Quand elle fut dans le vestibule, elle lui dit :
– Allume un flambeau, ouvre l’escalier des caves et guide-moi.
Beruto obéit. Seulement alors, Vasilika s’aperçut que sa main tremblait en frottant une allumette contre le mur. Cependant, le flambeau allumé, il se dirigea vers l’escalier, dont il ouvrit la porte. Mais sa démarche avait quelque chose de chancelant qui frappa la comtesse.
– Serais-je trahie ? se dit-elle.
Vasilika était comme Rocambole et comme tous ceux qui veulent se faire justice eux-mêmes ; elle était toujours armée. En robe de bal ou en costume de voyage ; dans les salons de Paris ou sur les routes neigeuses de Russie, Vasilika avait toujours un mignon stylet dissimulé dans les plis de son corsage. Sa petite main blanche, tandis qu’elle descendait l’escalier, se glissa sous les plis de sa parure et caressa le manche d’ivoire du stylet.
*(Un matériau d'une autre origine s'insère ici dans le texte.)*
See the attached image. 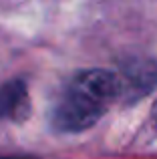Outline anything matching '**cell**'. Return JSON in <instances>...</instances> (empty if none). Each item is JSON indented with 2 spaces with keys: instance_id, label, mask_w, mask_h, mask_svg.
Masks as SVG:
<instances>
[{
  "instance_id": "obj_1",
  "label": "cell",
  "mask_w": 157,
  "mask_h": 159,
  "mask_svg": "<svg viewBox=\"0 0 157 159\" xmlns=\"http://www.w3.org/2000/svg\"><path fill=\"white\" fill-rule=\"evenodd\" d=\"M121 97L117 73L89 69L77 73L51 111V125L61 133H78L93 127Z\"/></svg>"
},
{
  "instance_id": "obj_2",
  "label": "cell",
  "mask_w": 157,
  "mask_h": 159,
  "mask_svg": "<svg viewBox=\"0 0 157 159\" xmlns=\"http://www.w3.org/2000/svg\"><path fill=\"white\" fill-rule=\"evenodd\" d=\"M117 79L121 87L119 99H127L129 103L143 99L157 87V61L145 57H133L129 61H123Z\"/></svg>"
},
{
  "instance_id": "obj_3",
  "label": "cell",
  "mask_w": 157,
  "mask_h": 159,
  "mask_svg": "<svg viewBox=\"0 0 157 159\" xmlns=\"http://www.w3.org/2000/svg\"><path fill=\"white\" fill-rule=\"evenodd\" d=\"M30 113V97L24 81L14 79L0 87V121L20 123Z\"/></svg>"
},
{
  "instance_id": "obj_4",
  "label": "cell",
  "mask_w": 157,
  "mask_h": 159,
  "mask_svg": "<svg viewBox=\"0 0 157 159\" xmlns=\"http://www.w3.org/2000/svg\"><path fill=\"white\" fill-rule=\"evenodd\" d=\"M151 123H153V127L157 129V101L153 103V107H151Z\"/></svg>"
},
{
  "instance_id": "obj_5",
  "label": "cell",
  "mask_w": 157,
  "mask_h": 159,
  "mask_svg": "<svg viewBox=\"0 0 157 159\" xmlns=\"http://www.w3.org/2000/svg\"><path fill=\"white\" fill-rule=\"evenodd\" d=\"M0 159H36L30 155H0Z\"/></svg>"
}]
</instances>
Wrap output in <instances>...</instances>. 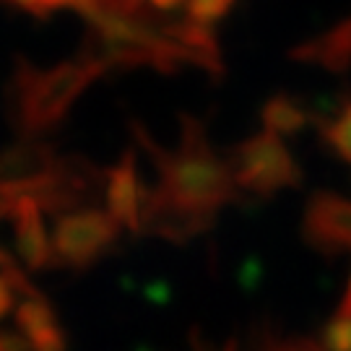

– Allons ! se dit-elle, nous verrons bien.
Et elle continua à suivre Beruto. Aucun bruit ne montait des profondeurs du souterrain. Ceci parut singulier à Vasilika. Yvan était-il déjà mort ? Mais comme elle atteignait la dernière marche et que la clarté du flambeau pénétrait dans le corridor qui menait au caveau d’Yvan, un gémissement, un rugissement plutôt se fit entendre. Vasilika prêta l’oreille ; et Vasilika était femme, et les femmes ont une finesse d’ouïe merveilleuse. Ce gémissement, ce rugissement si l’on veut, n’accusait pas l’agonie. Beruto continuait à avancer. Vasilika caressait toujours le manche de son stylet. À mesure que Beruto s’approchait de la porte du caveau, sa démarche s’écartait de la ligne droite et dégénérait en zigzags. Arrivé à la porte, il s’arrêta. On n’entendait plus rien dans le caveau. Le rugissement avait cessé. Beruto se retourna ; il était livide.
– Je crois bien qu’il vient de rendre l’âme, dit-il.
– Tu crois ? fit Vasilika.
– Dame ! on n’entend plus rien.
– Ouvre le guichet.
– Mais, madame…
– Ouvre !
Le ton de Vasilika n’admettait pas de réplique. Beruto ouvrit. Alors, Vasilika, de sa main gauche – car la droite était toujours cachée sous sa pelisse – lui prit le flambeau, passa le bras au travers du guichet, de façon à éclairer le caveau, et regarda. Le faux Yvan, c’est-à-dire Milon, était couché le long du mur, la tête dans ses mains, et il ne bougeait pas plus qu’un cadavre. En ce moment, Beruto trembla plus fort, et se dit :
– Je devrais bien obéir au maître, sauter à la gorge de cette femme et l’étrangler.
Mais en ce moment aussi, Vasilika se retourna en jetant une exclamation :
– Trahie !
Et tandis que le flambeau lui échappait et s’éteignait, elle enfonça son poignard jusqu’au manche dans la gorge de Beruto.